SAN FRANCISCO (KGO) -- The next time your car breaks down, don't tow it to a garage, let the garage come to you -- that's the idea behind a Bay Area company that's just won a major prize for its efforts to change the face of auto repair.
YourMechanic is a car repair company that just won the TechCrunch Disrupt SF competition for moving auto repair into the cloud.
"It's convenience; you know, you don't have to go anywhere, you don't have to ask a friend to give you a ride, you just go online, say what you need and a mechanic shows up," CEO Art Agrawal said.
All the repair work happens in your driveway or in your office parking lot, while you're working.

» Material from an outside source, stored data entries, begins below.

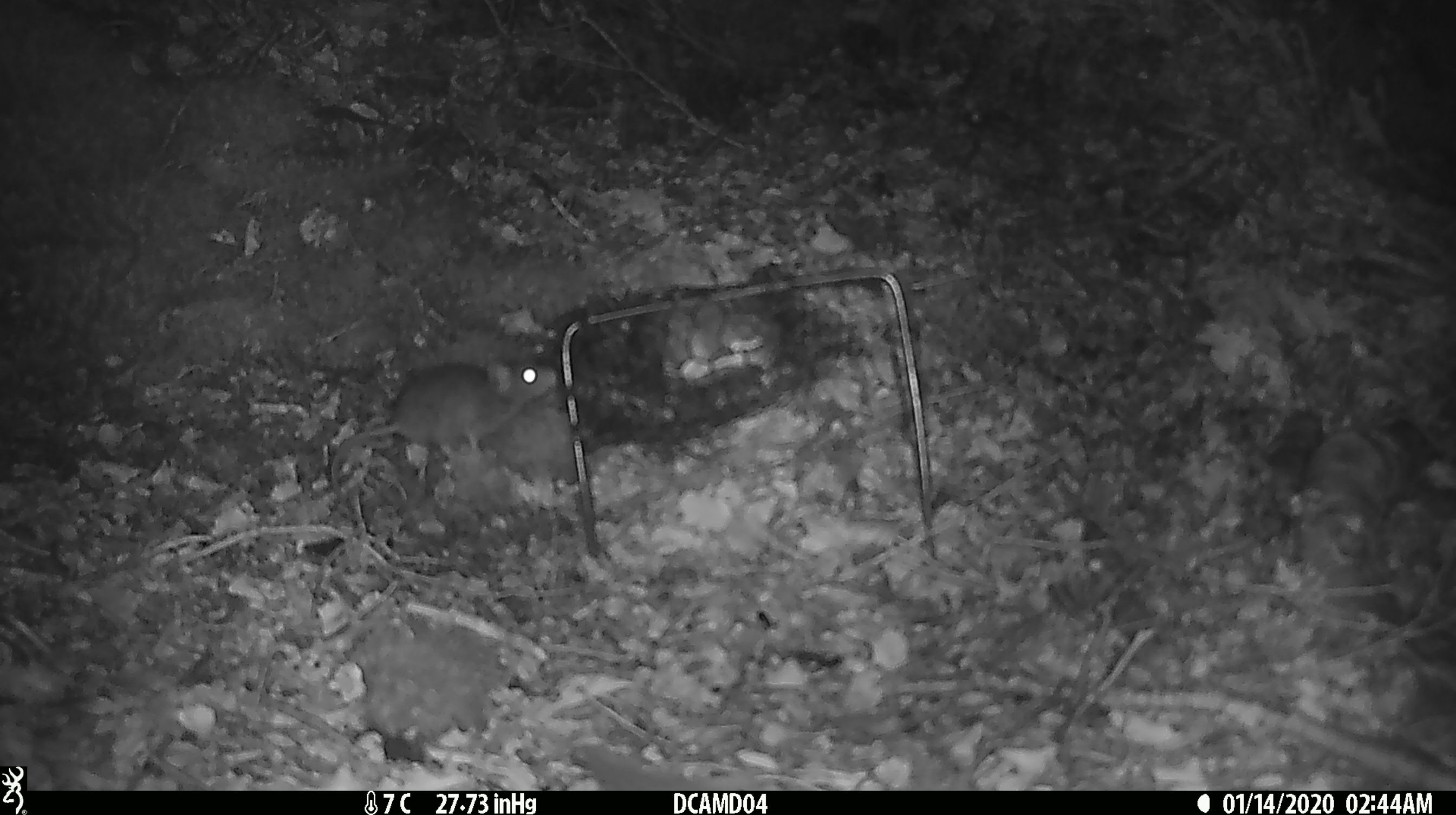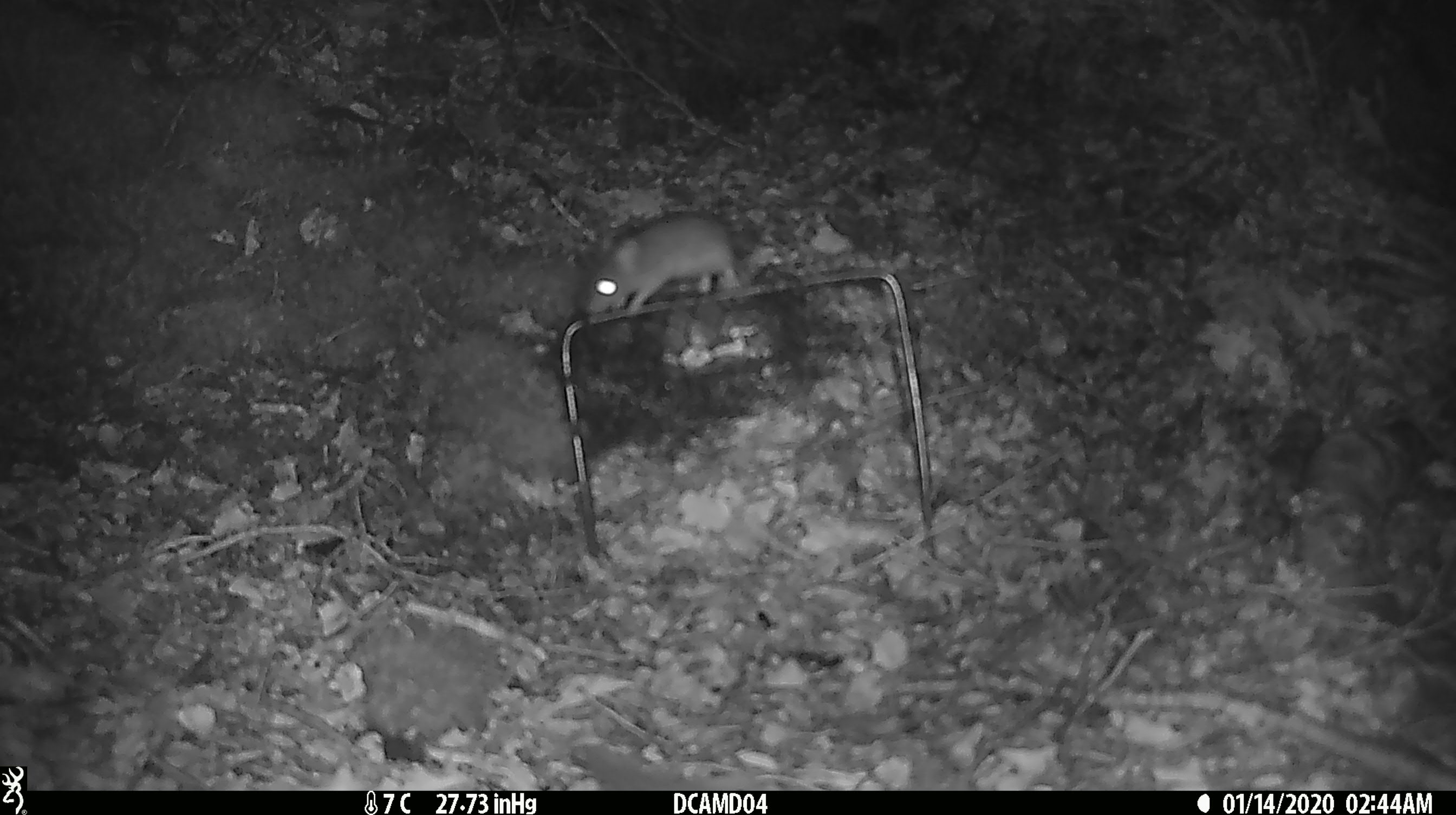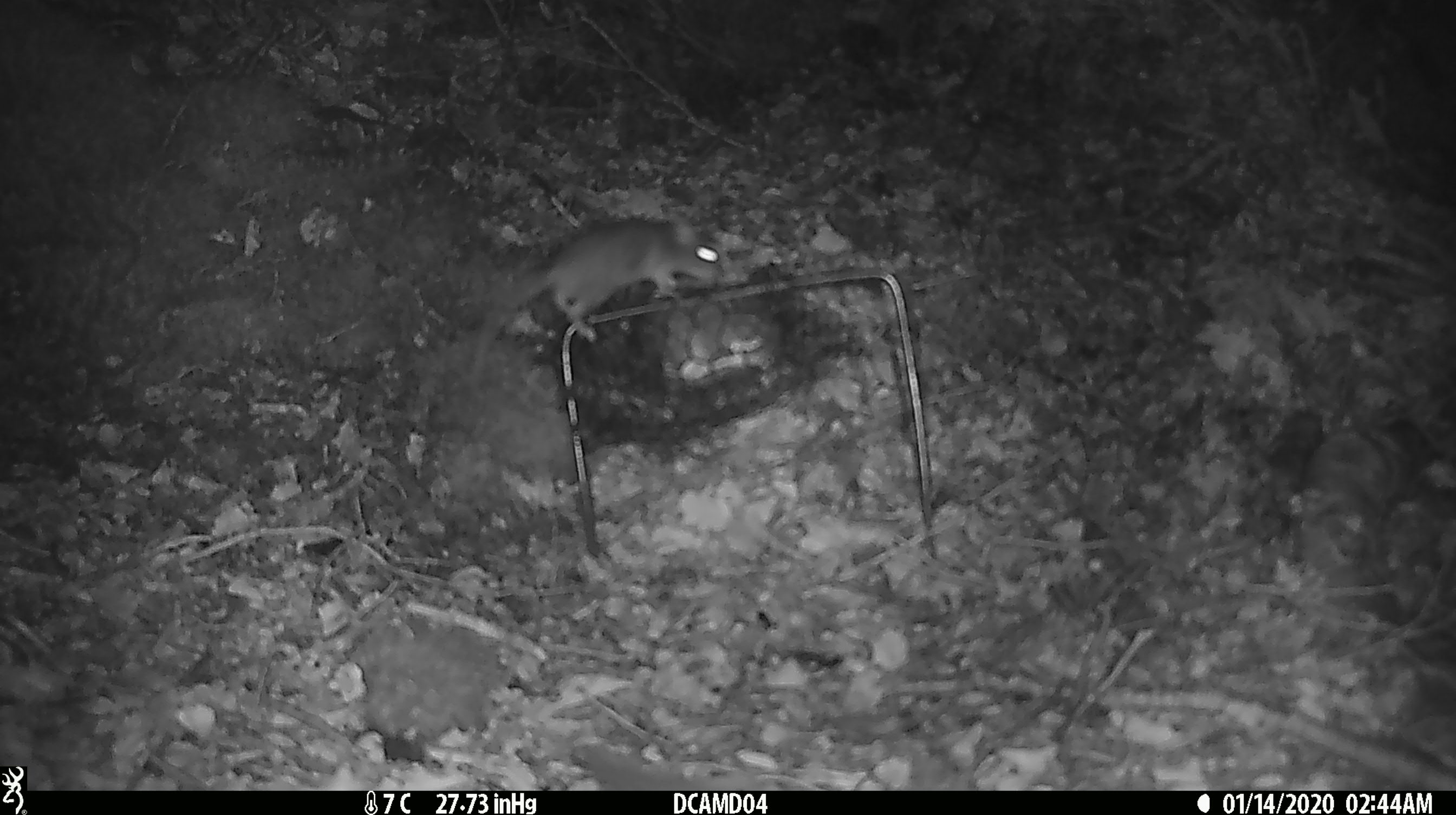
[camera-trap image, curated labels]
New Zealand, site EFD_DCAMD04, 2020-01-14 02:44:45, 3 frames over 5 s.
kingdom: Animalia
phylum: Chordata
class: Mammalia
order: Rodentia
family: Muridae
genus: Mus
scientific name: Mus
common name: mouse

For EJ Dyksen, whose Honda needed a new alternator, it's way better than the dealership.
"You know, wait there in their little waiting room with their terrible coffee and whatever, or take an awkward you know shuttle ride to work with them in their courtesy shuttle or something, and pretty much destroy a half a day or a whole day," Dyksen said.
The mechanics, like Michael Renteria, are all independent contractors. But they don't set their own prices; the website automatically sets a fixed price for each job by analyzing records from thousands of similar repairs.
You choose a mechanic based on the reviews, or your schedule and the website does the rest.
YourMechanic claims its database is so extensive that about three-quarters of the time, it can figure out what's broken and what replacement part to order before the mechanic even shows up. In the rest of the cases, the mechanic uses a mobile app to order the parts.
Mechanics use a seven inch Android tablet to order parts and log their hours. As they do, the database gets smarter.
In fact, to Renteria, the whole idea seems pretty smart. He never has to write an estimate or touch a cash register.
"The best part of it is just me fixing cars; I don't have to worry about doing anything else," he said.
YourMechanic is just in Silicon Valley right now, but it's rolling out everywhere else in three months.